H2O2 fluxes were varied over a 50-fold range
from 0.12 µmol/L/min to 6.15 µmol/L/min (Table
1). Despite the high rates of H2O2 generation, steady state
H2O2 levels in the supernatant were undetectably low when red cells were present. In most experiments, the
rate of hemoglobin oxidation was negligible, though some variability in
oxidation rates was noted. Significantly, however, no difference was
detected in the rate of hemoglobin oxidation between wild-type and
GSHPx-1-deficient cells in these experiments, indicating that GSHPx
plays no role in protecting erythrocyte hemoglobin against oxidation by
peroxides.
Relative importance of catalase and GSHPx
This result implied that GSHPx was unnecessary to protect red
cells against exogenous H2O2 fluxes, a
conclusion that was supported by experiments with the catalase
inhibitor, 3-amino-1,2,4-triazole (3-AT).

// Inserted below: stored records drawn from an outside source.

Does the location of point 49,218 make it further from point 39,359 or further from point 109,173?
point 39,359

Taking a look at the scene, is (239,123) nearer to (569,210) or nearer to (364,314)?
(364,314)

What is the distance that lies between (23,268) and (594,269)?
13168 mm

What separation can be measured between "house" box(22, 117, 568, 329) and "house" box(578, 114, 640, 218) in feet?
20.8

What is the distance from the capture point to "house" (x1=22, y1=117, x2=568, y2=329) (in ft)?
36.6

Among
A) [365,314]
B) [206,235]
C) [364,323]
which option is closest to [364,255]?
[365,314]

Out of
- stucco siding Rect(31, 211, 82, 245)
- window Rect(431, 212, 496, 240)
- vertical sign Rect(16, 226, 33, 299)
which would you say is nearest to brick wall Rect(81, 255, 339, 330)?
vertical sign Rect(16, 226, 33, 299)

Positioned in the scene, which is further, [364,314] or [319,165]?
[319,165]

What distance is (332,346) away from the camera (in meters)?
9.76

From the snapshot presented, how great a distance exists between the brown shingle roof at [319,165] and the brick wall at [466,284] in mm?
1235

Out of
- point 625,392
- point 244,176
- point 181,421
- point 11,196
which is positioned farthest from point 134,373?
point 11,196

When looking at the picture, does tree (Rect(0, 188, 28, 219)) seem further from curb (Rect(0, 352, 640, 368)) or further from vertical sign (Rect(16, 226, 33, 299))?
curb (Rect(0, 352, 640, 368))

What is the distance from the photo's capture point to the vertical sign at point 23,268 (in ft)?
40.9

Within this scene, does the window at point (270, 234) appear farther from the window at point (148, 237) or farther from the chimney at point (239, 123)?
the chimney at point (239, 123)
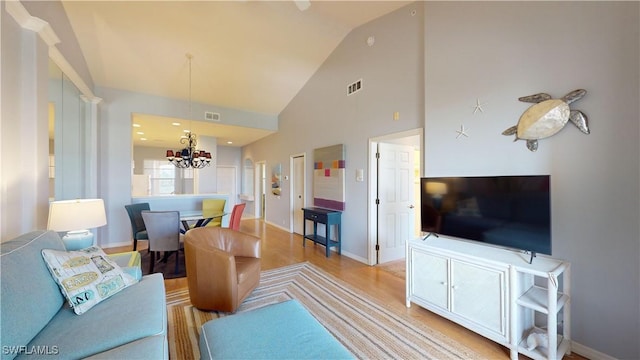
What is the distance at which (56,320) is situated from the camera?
1382 millimetres

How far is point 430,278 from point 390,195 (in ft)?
5.60

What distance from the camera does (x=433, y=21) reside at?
2.80 m

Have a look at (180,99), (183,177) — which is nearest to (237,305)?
(180,99)

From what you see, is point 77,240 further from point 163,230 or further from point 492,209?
point 492,209

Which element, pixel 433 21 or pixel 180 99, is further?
pixel 180 99

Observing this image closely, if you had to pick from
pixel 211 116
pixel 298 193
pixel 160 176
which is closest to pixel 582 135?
pixel 298 193

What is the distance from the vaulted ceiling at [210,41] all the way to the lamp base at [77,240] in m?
3.03

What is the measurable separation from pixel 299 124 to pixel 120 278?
4480 millimetres

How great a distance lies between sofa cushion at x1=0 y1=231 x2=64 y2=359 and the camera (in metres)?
1.12

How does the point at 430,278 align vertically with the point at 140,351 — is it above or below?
below

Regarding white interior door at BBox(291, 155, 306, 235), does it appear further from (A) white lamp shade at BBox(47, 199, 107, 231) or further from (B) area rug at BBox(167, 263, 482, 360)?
(A) white lamp shade at BBox(47, 199, 107, 231)

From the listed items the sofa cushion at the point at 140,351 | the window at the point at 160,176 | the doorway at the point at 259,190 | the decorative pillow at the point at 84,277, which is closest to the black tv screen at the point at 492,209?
the sofa cushion at the point at 140,351

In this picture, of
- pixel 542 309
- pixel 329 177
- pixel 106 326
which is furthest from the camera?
pixel 329 177

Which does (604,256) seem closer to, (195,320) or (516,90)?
(516,90)
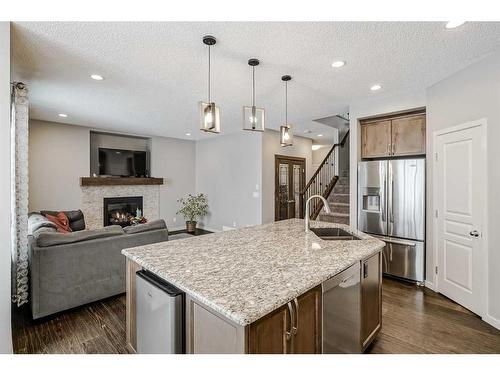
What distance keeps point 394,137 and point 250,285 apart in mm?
3566

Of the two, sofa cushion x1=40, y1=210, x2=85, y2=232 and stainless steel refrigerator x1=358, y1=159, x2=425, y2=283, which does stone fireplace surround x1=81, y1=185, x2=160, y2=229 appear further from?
stainless steel refrigerator x1=358, y1=159, x2=425, y2=283

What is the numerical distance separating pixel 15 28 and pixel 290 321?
118 inches

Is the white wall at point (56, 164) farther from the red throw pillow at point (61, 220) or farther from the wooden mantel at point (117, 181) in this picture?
the red throw pillow at point (61, 220)

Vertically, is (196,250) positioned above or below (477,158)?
below

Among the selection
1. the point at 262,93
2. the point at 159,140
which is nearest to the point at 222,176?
the point at 159,140

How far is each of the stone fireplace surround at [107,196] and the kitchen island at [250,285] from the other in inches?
191

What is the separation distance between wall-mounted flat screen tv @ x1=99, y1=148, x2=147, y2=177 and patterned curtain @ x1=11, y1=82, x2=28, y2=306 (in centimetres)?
364

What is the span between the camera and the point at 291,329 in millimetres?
1243

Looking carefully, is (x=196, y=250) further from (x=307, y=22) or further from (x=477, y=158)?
(x=477, y=158)

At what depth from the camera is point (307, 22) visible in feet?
6.59

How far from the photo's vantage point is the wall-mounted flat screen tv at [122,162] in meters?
6.16

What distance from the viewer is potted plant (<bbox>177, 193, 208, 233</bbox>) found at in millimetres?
7137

The compound irreversibly
inhibits catalase, but only when catalase is actively reducing
H2O2. Catalysis by catalase proceeds in
2 steps:
Catalase (ground state) + H2O2  Compound
I + H2O
Compound I + H2O2 Catalase + H2O + O2
Margoliash42 found that 3-AT irreversibly combines with
Compound I, which is the product of the reaction between catalase and
the first molecule of H2O2. Thus, loss of
catalase activity in the presence of 3-AT is an indication that
catalase is actively catabolizing H2O2.
As has been found with erythrocytes from other species, exposure of
wild-type mouse red cells to a continuous flux of
H2O2 in the presence of 3-AT led to a slow
inactivation of catalase (Figure 2A).
When H2O2 fluxes were low to moderate, the rate
of catalase inactivation was similar in both wild-type and
GSHPx-deficient erythrocytes. At high H2O2 flux
rates, however, catalase was more rapidly inactivated in
GSHPx-deficient red cells than in controls. Thus, catalase is
sufficient to deal with low to moderate H2O2 fluxes because there is no effect of GSHPx-1 deletion. At high fluxes,
however, the more rapid rate of catalase inactivation in
GSHPx-deficient cells than in the wild type strongly implies that
GSHPx-1 assists in eliminating H2O2 under these
circumstances. The data are consistent with a model in which wild-type
cells exposed to high H2O2 levels use both
catalase and GSHPx for H2O2 removal. In
GSHPx-deficient cells, the entire exogenous
H2O2 flux will combine with catalase, thus
raising the level of Compound I, leading to a more rapid inactivation
by 3-AT.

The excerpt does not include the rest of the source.